→ **Set problem**: Using the text on regional planning in the Tulsa metro area below, state whether each statement agrees with it, answering yes or no and quoting the deciding words: 1. The planning it describes is confined to the City of Tulsa's municipal limits. 2. Housing is one of the matters coordinated. 3. The page looks at tensions between jurisdictions and policy goals.

→ **Text section**:
Regional Planning in the Tulsa Metro Area
Regional planning in the Tulsa metro area encompasses the formal coordination of land use, transportation, infrastructure, housing, and economic development across a multi-county geography that extends well beyond the City of Tulsa's municipal limits. This page examines how the planning framework is structured, which bodies hold authority, what forces drive planning decisions, and where genuine tensions exist between jurisdictions and policy goals. Understanding this framework is essential for interpreting development patterns, public investment priorities, and governance decisions throughout the Tulsa metro area.

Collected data
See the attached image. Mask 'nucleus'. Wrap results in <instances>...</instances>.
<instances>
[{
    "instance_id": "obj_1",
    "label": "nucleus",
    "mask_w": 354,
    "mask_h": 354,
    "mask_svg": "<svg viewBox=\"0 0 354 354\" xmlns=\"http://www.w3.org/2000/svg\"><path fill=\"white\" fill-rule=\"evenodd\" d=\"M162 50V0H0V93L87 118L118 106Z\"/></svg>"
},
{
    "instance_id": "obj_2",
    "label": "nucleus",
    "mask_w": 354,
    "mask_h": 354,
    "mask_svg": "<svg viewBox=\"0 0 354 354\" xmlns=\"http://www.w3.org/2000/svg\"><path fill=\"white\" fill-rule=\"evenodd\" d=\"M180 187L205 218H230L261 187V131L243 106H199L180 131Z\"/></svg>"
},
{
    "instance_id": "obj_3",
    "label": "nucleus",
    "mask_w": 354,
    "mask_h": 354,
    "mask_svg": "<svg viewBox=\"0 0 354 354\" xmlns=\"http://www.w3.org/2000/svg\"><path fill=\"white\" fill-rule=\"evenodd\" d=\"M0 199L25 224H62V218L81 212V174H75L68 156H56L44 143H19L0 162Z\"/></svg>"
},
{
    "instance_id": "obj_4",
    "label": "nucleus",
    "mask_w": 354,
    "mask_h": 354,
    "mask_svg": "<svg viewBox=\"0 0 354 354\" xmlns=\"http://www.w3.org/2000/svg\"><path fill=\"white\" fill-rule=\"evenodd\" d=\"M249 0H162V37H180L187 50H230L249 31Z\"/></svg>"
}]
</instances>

==

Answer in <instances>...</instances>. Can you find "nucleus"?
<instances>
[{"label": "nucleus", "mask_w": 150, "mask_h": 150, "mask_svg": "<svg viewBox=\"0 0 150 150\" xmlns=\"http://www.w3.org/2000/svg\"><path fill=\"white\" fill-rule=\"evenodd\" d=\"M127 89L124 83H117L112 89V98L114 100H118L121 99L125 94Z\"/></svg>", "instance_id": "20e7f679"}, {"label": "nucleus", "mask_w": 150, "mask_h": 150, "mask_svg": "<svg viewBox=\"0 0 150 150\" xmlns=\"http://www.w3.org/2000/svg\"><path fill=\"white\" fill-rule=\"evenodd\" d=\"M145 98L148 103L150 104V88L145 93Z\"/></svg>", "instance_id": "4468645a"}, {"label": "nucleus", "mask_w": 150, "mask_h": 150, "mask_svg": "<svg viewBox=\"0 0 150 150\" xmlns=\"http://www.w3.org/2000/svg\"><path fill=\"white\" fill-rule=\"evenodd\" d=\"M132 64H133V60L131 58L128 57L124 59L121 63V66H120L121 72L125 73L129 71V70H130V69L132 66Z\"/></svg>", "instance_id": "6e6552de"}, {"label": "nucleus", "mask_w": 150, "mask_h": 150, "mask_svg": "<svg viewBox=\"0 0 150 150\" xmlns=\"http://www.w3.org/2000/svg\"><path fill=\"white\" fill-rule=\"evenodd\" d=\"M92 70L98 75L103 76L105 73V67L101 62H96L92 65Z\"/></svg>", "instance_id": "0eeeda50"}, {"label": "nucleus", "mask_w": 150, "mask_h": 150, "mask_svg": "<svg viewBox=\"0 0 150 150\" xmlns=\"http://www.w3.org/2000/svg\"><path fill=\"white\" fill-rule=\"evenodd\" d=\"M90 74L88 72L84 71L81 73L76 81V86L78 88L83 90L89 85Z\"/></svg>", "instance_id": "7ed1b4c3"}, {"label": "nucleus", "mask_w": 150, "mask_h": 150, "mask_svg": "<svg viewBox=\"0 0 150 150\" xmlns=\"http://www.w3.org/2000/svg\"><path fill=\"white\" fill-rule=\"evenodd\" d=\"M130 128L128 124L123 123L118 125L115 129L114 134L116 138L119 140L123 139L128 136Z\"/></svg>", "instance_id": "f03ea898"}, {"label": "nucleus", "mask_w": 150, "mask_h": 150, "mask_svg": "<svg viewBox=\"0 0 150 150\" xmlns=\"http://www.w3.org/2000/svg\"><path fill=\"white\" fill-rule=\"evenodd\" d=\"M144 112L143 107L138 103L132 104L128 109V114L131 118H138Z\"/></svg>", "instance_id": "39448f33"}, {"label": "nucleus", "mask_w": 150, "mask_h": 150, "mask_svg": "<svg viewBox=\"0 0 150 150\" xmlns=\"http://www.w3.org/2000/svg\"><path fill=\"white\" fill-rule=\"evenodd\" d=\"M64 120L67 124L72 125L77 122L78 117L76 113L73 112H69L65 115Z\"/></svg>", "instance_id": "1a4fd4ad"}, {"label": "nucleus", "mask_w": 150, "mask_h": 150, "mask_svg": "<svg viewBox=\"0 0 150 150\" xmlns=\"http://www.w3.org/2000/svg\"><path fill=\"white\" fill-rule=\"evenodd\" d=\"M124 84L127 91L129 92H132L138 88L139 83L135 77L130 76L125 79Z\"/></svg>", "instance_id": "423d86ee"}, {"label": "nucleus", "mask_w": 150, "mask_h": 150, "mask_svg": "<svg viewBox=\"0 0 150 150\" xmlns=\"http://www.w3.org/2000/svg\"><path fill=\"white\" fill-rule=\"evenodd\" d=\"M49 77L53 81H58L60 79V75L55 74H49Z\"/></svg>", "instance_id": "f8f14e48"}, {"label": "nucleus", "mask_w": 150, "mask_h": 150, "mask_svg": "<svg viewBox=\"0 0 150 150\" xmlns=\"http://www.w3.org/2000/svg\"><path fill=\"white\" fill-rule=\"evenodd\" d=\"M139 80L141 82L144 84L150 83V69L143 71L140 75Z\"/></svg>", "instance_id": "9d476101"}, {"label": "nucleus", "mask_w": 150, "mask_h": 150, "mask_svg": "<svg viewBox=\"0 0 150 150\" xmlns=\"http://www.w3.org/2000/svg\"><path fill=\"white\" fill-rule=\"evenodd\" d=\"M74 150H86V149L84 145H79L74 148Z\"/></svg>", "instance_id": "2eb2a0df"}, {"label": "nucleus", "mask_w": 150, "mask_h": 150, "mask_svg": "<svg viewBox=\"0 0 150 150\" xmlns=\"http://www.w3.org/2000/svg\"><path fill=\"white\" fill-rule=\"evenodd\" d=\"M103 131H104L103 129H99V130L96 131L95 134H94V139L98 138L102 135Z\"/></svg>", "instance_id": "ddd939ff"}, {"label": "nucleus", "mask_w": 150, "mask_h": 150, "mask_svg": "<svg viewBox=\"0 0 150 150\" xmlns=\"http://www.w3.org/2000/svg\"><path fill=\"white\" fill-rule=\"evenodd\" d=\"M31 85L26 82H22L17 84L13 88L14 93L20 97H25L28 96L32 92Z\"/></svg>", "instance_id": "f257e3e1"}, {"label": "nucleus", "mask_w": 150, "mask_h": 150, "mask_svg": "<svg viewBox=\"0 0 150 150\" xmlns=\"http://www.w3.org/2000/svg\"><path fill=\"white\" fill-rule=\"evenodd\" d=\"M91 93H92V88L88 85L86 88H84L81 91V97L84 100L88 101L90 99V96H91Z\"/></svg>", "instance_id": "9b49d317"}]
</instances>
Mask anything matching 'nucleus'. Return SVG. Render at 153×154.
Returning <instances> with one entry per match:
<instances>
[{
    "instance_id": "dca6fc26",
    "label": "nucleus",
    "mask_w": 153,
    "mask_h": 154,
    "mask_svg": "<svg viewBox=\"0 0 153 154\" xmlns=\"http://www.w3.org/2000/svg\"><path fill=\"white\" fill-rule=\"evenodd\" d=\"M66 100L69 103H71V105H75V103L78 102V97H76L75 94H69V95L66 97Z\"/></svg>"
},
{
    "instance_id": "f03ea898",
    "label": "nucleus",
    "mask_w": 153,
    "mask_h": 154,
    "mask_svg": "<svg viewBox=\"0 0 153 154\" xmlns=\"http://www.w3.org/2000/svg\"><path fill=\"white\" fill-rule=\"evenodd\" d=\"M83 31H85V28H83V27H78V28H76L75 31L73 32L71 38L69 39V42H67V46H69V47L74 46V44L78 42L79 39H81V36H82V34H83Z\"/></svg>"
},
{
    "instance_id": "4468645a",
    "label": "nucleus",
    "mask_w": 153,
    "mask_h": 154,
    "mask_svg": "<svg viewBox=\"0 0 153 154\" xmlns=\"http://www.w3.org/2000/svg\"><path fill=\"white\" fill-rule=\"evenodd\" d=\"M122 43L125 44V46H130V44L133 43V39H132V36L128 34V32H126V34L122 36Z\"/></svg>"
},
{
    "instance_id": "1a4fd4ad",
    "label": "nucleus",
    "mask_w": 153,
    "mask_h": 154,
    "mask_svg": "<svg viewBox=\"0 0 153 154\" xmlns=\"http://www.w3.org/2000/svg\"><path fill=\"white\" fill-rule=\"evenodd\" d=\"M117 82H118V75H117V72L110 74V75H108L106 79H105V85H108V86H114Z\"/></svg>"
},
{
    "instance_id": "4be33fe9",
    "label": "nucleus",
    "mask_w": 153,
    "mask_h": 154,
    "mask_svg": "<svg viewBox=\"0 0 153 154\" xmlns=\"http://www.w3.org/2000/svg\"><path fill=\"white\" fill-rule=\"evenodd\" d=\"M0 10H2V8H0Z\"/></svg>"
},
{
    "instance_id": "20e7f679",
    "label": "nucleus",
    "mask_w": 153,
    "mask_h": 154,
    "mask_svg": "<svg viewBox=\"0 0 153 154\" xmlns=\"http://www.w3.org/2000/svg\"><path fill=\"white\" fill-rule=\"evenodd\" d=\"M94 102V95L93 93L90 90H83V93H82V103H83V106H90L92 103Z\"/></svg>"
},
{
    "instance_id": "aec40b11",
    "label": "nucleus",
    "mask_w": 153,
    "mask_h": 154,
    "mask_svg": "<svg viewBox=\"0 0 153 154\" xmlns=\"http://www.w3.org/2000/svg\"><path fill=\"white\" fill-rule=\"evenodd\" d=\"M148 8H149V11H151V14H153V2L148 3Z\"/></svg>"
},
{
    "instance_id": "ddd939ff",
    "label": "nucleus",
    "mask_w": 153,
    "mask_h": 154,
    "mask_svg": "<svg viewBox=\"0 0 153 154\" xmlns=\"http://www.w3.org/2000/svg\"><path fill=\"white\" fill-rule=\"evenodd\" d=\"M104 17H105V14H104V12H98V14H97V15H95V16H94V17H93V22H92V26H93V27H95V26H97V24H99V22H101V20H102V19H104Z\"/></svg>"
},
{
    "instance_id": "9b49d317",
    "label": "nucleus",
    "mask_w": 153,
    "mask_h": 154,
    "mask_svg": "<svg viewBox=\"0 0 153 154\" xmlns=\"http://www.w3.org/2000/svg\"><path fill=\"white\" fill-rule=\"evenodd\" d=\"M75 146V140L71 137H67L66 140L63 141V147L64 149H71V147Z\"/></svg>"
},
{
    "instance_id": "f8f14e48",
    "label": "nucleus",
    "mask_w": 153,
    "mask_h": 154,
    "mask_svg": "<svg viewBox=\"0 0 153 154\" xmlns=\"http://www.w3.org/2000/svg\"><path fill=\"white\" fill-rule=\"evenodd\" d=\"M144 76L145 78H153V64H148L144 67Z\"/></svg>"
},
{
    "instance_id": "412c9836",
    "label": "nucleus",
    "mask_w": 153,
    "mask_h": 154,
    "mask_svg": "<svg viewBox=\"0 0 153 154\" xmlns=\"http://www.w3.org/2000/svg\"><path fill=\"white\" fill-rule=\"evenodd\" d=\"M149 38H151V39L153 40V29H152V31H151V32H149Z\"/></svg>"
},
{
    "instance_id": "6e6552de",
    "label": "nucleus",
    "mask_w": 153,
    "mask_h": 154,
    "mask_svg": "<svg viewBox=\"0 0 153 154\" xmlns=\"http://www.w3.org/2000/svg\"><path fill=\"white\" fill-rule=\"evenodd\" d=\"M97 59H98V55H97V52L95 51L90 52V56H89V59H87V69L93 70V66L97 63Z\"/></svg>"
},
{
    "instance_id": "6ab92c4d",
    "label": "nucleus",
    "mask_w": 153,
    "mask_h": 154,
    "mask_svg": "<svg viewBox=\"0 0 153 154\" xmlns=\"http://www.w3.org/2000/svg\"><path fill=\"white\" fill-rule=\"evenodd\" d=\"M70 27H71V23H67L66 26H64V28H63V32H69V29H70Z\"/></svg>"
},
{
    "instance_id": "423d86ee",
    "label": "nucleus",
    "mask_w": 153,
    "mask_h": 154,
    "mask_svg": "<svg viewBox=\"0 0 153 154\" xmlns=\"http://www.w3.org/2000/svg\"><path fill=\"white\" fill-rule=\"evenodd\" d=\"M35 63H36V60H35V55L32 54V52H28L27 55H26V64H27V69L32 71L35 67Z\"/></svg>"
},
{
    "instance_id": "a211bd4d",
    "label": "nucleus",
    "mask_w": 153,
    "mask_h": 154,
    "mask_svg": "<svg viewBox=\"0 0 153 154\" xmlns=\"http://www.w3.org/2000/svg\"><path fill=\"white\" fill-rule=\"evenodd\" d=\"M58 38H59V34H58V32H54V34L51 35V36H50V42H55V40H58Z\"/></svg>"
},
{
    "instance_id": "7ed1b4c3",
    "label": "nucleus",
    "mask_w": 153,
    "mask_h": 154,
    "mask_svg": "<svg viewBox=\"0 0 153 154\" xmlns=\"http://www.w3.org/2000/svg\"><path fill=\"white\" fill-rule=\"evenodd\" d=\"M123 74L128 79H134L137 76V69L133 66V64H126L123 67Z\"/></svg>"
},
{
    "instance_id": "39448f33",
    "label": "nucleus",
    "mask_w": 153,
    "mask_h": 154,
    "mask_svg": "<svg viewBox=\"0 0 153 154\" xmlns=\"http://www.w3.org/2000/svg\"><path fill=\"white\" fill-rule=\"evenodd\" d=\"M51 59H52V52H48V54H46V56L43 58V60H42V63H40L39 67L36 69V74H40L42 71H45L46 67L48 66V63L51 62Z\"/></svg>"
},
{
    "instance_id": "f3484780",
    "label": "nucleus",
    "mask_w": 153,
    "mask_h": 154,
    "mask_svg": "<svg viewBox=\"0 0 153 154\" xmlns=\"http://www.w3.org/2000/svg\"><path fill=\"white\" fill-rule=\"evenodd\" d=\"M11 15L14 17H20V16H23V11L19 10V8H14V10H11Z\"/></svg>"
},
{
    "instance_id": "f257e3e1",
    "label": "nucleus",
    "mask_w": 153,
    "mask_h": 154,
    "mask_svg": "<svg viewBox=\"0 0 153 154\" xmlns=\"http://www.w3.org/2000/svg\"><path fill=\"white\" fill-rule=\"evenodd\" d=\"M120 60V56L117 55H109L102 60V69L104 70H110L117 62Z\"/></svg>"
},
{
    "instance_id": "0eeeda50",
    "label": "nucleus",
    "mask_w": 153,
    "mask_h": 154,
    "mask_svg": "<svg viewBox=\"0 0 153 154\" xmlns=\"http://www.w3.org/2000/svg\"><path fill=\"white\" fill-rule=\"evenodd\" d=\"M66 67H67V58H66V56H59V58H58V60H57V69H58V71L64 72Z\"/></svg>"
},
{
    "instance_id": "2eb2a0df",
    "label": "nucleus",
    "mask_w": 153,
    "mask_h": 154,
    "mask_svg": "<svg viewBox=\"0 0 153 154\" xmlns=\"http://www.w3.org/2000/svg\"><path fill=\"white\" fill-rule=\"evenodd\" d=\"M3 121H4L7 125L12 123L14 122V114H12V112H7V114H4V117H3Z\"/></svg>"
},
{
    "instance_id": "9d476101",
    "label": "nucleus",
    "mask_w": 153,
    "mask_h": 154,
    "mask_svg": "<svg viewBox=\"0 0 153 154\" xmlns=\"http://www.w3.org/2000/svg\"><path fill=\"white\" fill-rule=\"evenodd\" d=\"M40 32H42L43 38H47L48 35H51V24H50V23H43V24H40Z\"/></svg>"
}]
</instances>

---

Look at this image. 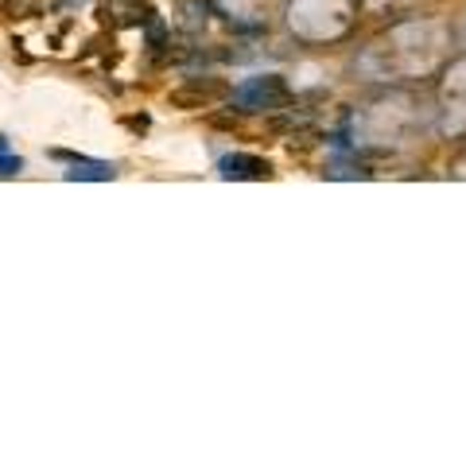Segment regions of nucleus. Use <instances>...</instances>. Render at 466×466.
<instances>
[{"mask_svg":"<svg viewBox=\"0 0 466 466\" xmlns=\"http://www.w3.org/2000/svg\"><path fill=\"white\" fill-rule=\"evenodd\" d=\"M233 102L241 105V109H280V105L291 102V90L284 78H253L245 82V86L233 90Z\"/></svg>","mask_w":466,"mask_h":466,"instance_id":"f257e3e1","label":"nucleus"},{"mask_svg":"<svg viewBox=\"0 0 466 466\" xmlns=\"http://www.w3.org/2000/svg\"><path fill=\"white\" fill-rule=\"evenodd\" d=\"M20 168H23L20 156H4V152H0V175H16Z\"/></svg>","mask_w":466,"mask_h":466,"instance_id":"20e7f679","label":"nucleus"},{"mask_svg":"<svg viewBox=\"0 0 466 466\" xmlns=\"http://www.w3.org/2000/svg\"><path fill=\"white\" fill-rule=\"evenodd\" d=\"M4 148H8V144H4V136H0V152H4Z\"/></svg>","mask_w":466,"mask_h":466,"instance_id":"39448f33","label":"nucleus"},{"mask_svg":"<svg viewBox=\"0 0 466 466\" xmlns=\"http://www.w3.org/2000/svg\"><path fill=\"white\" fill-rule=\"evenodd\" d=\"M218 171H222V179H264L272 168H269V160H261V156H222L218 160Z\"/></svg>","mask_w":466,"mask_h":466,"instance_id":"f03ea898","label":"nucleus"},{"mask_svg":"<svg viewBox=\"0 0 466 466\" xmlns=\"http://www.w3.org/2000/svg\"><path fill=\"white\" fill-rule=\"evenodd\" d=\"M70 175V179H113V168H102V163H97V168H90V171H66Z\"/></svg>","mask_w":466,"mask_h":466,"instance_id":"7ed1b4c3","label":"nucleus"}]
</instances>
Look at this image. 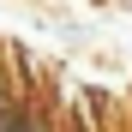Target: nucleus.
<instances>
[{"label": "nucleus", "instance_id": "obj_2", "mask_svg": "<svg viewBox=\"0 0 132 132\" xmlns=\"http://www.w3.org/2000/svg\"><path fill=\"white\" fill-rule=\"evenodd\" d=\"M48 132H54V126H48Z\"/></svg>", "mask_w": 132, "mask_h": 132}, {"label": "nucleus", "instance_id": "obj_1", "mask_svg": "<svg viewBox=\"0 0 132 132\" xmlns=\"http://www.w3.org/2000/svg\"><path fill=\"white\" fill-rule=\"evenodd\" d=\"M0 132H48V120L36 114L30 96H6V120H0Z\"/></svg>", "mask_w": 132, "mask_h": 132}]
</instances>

→ **Right answer**:
1. No: "extends well beyond the City of Tulsa's municipal limits"
2. Yes: "land use, transportation, infrastructure, housing, and economic development"
3. Yes: "where genuine tensions exist between jurisdictions and policy goals"